Elber Fares, inspetor da Polícia Civil com trajetória consolidada, foi executado na noite de domingo, 31 de agosto de 2025, no bairro Balneário. Ele deixava uma igreja acompanhado do filho quando foi surpreendido pelos disparos. A ação foi rápida e precisa, sem qualquer possibilidade de defesa. Dois tiros atingiram a vítima, sendo um no abdômen e outro no pescoço.
Mesmo gravemente ferido, o policial chegou a ser socorrido pelo Serviço de Atendimento Móvel de Urgência e encaminhado ao Hospital Municipal da Japuíba, mas não resistiu aos ferimentos e morreu após dar entrada na unidade.

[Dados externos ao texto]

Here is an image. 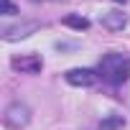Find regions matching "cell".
I'll return each mask as SVG.
<instances>
[{"label":"cell","instance_id":"obj_1","mask_svg":"<svg viewBox=\"0 0 130 130\" xmlns=\"http://www.w3.org/2000/svg\"><path fill=\"white\" fill-rule=\"evenodd\" d=\"M100 74L107 84H122L130 79V59L125 54H105L100 59Z\"/></svg>","mask_w":130,"mask_h":130},{"label":"cell","instance_id":"obj_2","mask_svg":"<svg viewBox=\"0 0 130 130\" xmlns=\"http://www.w3.org/2000/svg\"><path fill=\"white\" fill-rule=\"evenodd\" d=\"M10 67L21 74H38L43 69V59L36 56V54H23V56H13Z\"/></svg>","mask_w":130,"mask_h":130},{"label":"cell","instance_id":"obj_3","mask_svg":"<svg viewBox=\"0 0 130 130\" xmlns=\"http://www.w3.org/2000/svg\"><path fill=\"white\" fill-rule=\"evenodd\" d=\"M5 122H8L10 127L21 130V127H26V125L31 122V110H28L26 105H21V102H13V105L5 110Z\"/></svg>","mask_w":130,"mask_h":130},{"label":"cell","instance_id":"obj_4","mask_svg":"<svg viewBox=\"0 0 130 130\" xmlns=\"http://www.w3.org/2000/svg\"><path fill=\"white\" fill-rule=\"evenodd\" d=\"M64 77H67V82L72 87H92L97 82V72L94 69H69Z\"/></svg>","mask_w":130,"mask_h":130},{"label":"cell","instance_id":"obj_5","mask_svg":"<svg viewBox=\"0 0 130 130\" xmlns=\"http://www.w3.org/2000/svg\"><path fill=\"white\" fill-rule=\"evenodd\" d=\"M38 28H41V23H36V21H31V23H21V26H10V28H3V38H5V41H18V38L31 36V33L38 31Z\"/></svg>","mask_w":130,"mask_h":130},{"label":"cell","instance_id":"obj_6","mask_svg":"<svg viewBox=\"0 0 130 130\" xmlns=\"http://www.w3.org/2000/svg\"><path fill=\"white\" fill-rule=\"evenodd\" d=\"M125 23H127V18H125V13H120V10H107V13L102 15V26L110 28V31H120Z\"/></svg>","mask_w":130,"mask_h":130},{"label":"cell","instance_id":"obj_7","mask_svg":"<svg viewBox=\"0 0 130 130\" xmlns=\"http://www.w3.org/2000/svg\"><path fill=\"white\" fill-rule=\"evenodd\" d=\"M61 23H64V26H69V28H74V31H87V28H89V21H87L84 15H74V13L67 15Z\"/></svg>","mask_w":130,"mask_h":130},{"label":"cell","instance_id":"obj_8","mask_svg":"<svg viewBox=\"0 0 130 130\" xmlns=\"http://www.w3.org/2000/svg\"><path fill=\"white\" fill-rule=\"evenodd\" d=\"M122 125H125V120H122L120 115H112V117H105V120L100 122V127H102V130H120Z\"/></svg>","mask_w":130,"mask_h":130},{"label":"cell","instance_id":"obj_9","mask_svg":"<svg viewBox=\"0 0 130 130\" xmlns=\"http://www.w3.org/2000/svg\"><path fill=\"white\" fill-rule=\"evenodd\" d=\"M0 13H3V15H15L18 8L10 3V0H0Z\"/></svg>","mask_w":130,"mask_h":130},{"label":"cell","instance_id":"obj_10","mask_svg":"<svg viewBox=\"0 0 130 130\" xmlns=\"http://www.w3.org/2000/svg\"><path fill=\"white\" fill-rule=\"evenodd\" d=\"M115 3H127V0H115Z\"/></svg>","mask_w":130,"mask_h":130},{"label":"cell","instance_id":"obj_11","mask_svg":"<svg viewBox=\"0 0 130 130\" xmlns=\"http://www.w3.org/2000/svg\"><path fill=\"white\" fill-rule=\"evenodd\" d=\"M33 3H38V0H33Z\"/></svg>","mask_w":130,"mask_h":130}]
</instances>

A forma como o crime foi executado levanta fortes indícios de que se tratou de uma ação premeditada. A hipótese de execução direcionada é considerada central nas investigações, que não descartam motivação ligada à atuação profissional do policial ou possível envolvimento de organização criminosa.
Os dois jovens presos foram conduzidos à delegacia de Angra dos Reis, onde permanecem à disposição da Justiça. Até o momento, a Polícia Civil não detalhou qual foi o papel exato de cada um na ação criminosa, nem confirmou a identidade do autor dos disparos. No entanto, os indícios apontam para participação direta ou indireta no homicídio.
Desde o crime, a investigação vem sendo tratada como prioridade. A morte de um agente de segurança pública, especialmente em circunstâncias tão violentas e simbólicas, mobilizou esforços intensivos da Polícia Civil, que segue em diligências para identificar todos os envolvidos e desarticular o possível grupo por trás da execução.
Apesar dos avanços, o caso ainda apresenta pontos em aberto. A polícia busca esclarecer quem efetuou os disparos, se houve monitoramento prévio da rotina da vítima e se o crime foi encomendado. Novas prisões não estão descartadas.
A execução do inspetor deixou marcas profundas na comunidade. O cenário do crime, envolvendo um momento religioso e a presença do filho, ampliou a comoção e reforçou a gravidade do caso. Com o avanço das investigações, cresce a expectativa por respostas definitivas e pela responsabilização de todos os envolvidos em um crime que abalou a cidade.